Eppure, spesso le virgole vengono messe a caso o non messe affatto, i punti si perdono nel mare di lettere, il punto e virgola molti non sanno quando debba essere utilizzato, i puntini di sospensione vengono abusati, così come il punto esclamativo e quello di domanda.
- C’è chi ritiene che il congiuntivo non abbia motivo di esistere. È probabile che (il sentimento sia reciproco) la persona in questione non sappia coniugarlo.
Il congiuntivo è il modo verbale della possibilità e dell’incertezza, che si usa per esprimere dubbi e ipotesi (“Che sia opera sua?”), ma anche auguri e desideri (“Spero che tu possa realizzare tutti i tuoi sogni”), esortazioni e ordini (“Esca immediatamente!”). Non viene usato spesso e, peggio ancora, a volte viene sostituito con il condizionale (chi può vantarsi di non aver mai sentito dire “se avrei”?), anche se, è bene dirlo, in alcuni casi è ammesso il se + condizionale.

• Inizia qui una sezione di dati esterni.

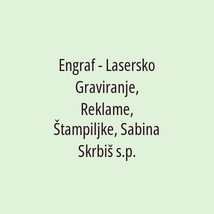 Engraf - Lasersko Graviranje, Reklame, Štampiljke, Sabina Skrbiš s.p. - Logotip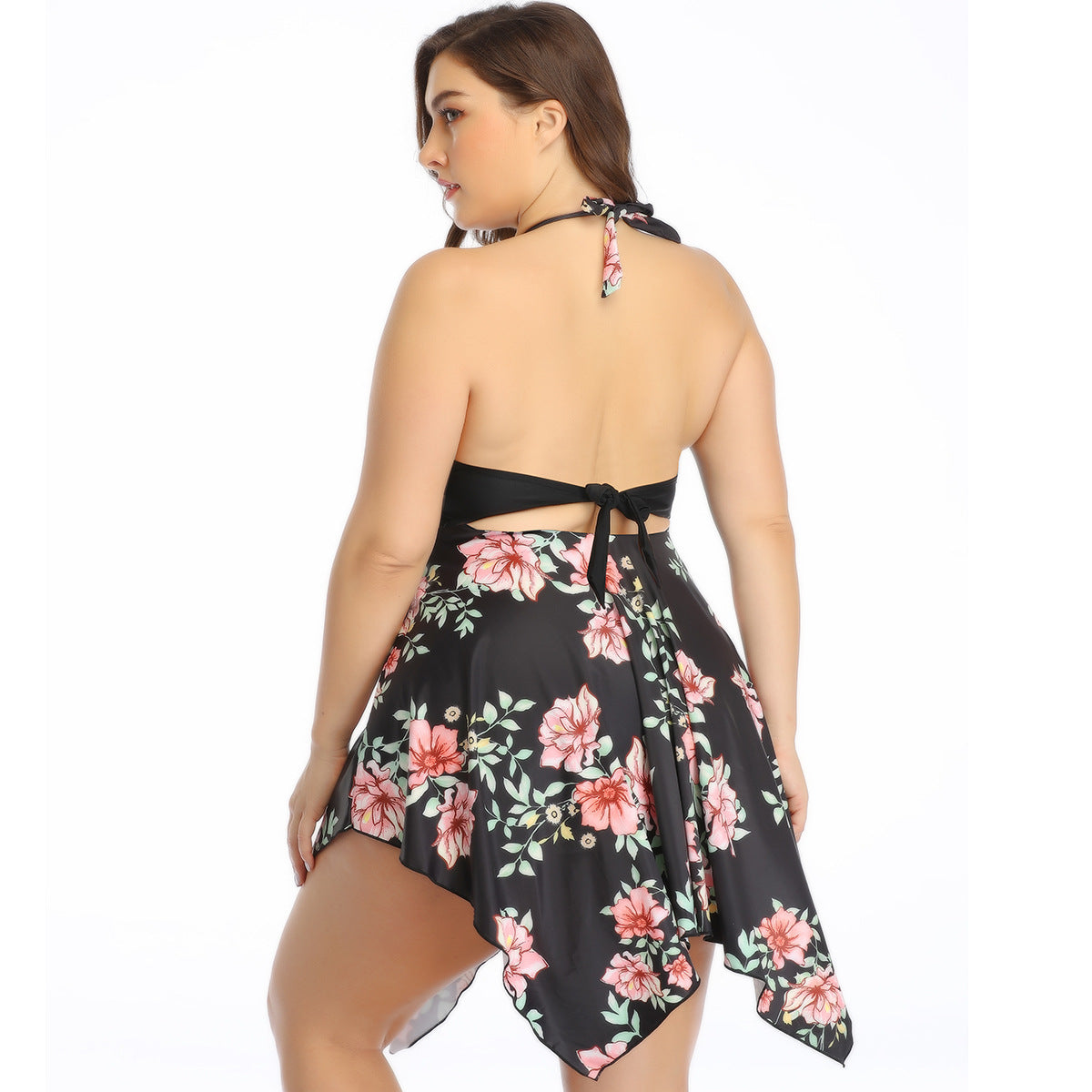 Women Plus Sizes Skirt Two Pieces Swimsuits-Swimwear-Free Shipping at meselling99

- Quasi tutti hanno scritto ‘squola’ almeno una volta. Confondere le lettere C e Q è il tipico errore dei bambini che stanno imparando a scrivere, uno di quelli che riesce a strappare un sorriso anche ai maestri più esasperati. È meno divertente quando, a farlo, sono gli adulti.
- Gli / le. L’uso dei pronomi è qualcosa su cui gli italiani tendono a confondersi spesso, benché la regola sia semplice. ‘Le’ si utilizza per riferirsi a soggetti femminili (“Le ho riferito la notizia”), mentre ‘gli’ per quelli maschili (“Gli ho detto che non può farlo”).
- La D eufonica. C’è chi la usa troppo e chi non la usa affatto. La verità è che va usata con parsimonia: ‘ad’, ‘ed’ e ‘od’ si usano solo quando sono seguite da una parola che cominci con la stessa vocale (“Ed ecco”).
- Sia nello scritto che nel parlato, alcune parole vengono storpiate: lettere sostituite, consonanti sparite nel nulla, apostrofi aggiunti o tolti . I ‘purtroppo’ diventano ‘pultroppo’, i ‘proprio’, ‘propio’, i ‘d’accordo’, ‘daccordo’, e così via.
- Qual è o qual’è è una nota dolente per molti, troppi. La grafia corretta dovrebbe, in teoria, essere ‘qual è’, senza apostrofo. Si tratta infatti di un troncamento, definito dalla Treccani come “la soppressione di una vocale, di una consonante o di una sillaba alla fine di una parola” per la quale non è previsto l’uso dell’apostrofo, e non di un’elisione, fenomeno simile che consiste nella soppressione di una vocale alla fine di una parola e che, invece, l’apostrofo lo vuole. Tuttavia, esistono fior fiori di autori e linguisti che rivendicano la correttezza di ‘qual’è’. I vari punti di vista sulla questione, largamente dibattuta, possono essere trovati in questo articolo.
Come rimediare
Per cercare di commettere meno errori grammaticali, riprendere in mano i libri di scuola farebbe bene a molti. Se proprio non si vuole tornare alle basi, leggere molto e con attenzione può senza dubbio aiutare.
La grammatica si studia a tra i banchi ma, come già detto, la scuola non dura per sempre e la si frequenta a un’età in cui molti non sono interessati a queste genere di cose. Tuttavia, può essere utile, per i più interessati e meticolosi, anche frequentare corsi appositamente dedicati.